[BEGIN]

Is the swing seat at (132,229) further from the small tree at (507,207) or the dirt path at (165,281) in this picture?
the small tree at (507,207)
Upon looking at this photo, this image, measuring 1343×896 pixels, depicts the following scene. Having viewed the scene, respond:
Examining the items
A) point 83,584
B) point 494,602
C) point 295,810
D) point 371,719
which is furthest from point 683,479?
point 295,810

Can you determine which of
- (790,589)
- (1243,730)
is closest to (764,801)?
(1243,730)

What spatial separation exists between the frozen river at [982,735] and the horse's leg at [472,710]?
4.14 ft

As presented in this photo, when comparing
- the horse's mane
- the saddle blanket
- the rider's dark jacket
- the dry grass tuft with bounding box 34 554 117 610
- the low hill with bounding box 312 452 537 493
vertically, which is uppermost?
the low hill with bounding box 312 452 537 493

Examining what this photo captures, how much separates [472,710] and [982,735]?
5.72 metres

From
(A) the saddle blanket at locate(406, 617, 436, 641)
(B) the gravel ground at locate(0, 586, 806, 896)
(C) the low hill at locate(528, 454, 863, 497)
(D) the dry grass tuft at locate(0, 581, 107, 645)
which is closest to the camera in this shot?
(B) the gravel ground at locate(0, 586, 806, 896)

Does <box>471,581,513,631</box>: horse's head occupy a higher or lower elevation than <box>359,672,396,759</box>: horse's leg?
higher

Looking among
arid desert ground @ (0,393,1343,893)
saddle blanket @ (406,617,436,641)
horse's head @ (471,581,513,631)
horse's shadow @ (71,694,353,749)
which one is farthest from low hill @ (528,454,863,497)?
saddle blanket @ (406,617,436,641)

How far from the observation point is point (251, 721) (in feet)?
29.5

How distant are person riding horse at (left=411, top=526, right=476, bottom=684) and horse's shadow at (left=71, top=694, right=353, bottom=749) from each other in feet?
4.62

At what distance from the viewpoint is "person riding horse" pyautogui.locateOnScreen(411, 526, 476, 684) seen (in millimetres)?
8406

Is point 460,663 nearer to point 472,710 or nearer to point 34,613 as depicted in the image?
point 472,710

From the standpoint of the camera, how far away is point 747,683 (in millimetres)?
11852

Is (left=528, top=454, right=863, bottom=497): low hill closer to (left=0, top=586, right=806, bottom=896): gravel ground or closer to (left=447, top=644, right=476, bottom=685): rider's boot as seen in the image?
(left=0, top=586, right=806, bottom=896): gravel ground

[END]

**WHAT YOU HAVE TO DO**
Only the lines from the one that contains "At what distance" through the last line should be repeated, each exactly as it stands, with both ends included.

**EXERCISE ANSWER**
At what distance from the viewpoint is "person riding horse" pyautogui.locateOnScreen(411, 526, 476, 684) seen (in millimetres)?
8406

Is point 460,663 nearer to point 472,710 or nearer to point 34,613 as depicted in the image?
point 472,710

From the standpoint of the camera, how far away is point 747,683 (in millimetres)?
11852

Is (left=528, top=454, right=863, bottom=497): low hill closer to (left=0, top=586, right=806, bottom=896): gravel ground or closer to (left=447, top=644, right=476, bottom=685): rider's boot as seen in the image?
(left=0, top=586, right=806, bottom=896): gravel ground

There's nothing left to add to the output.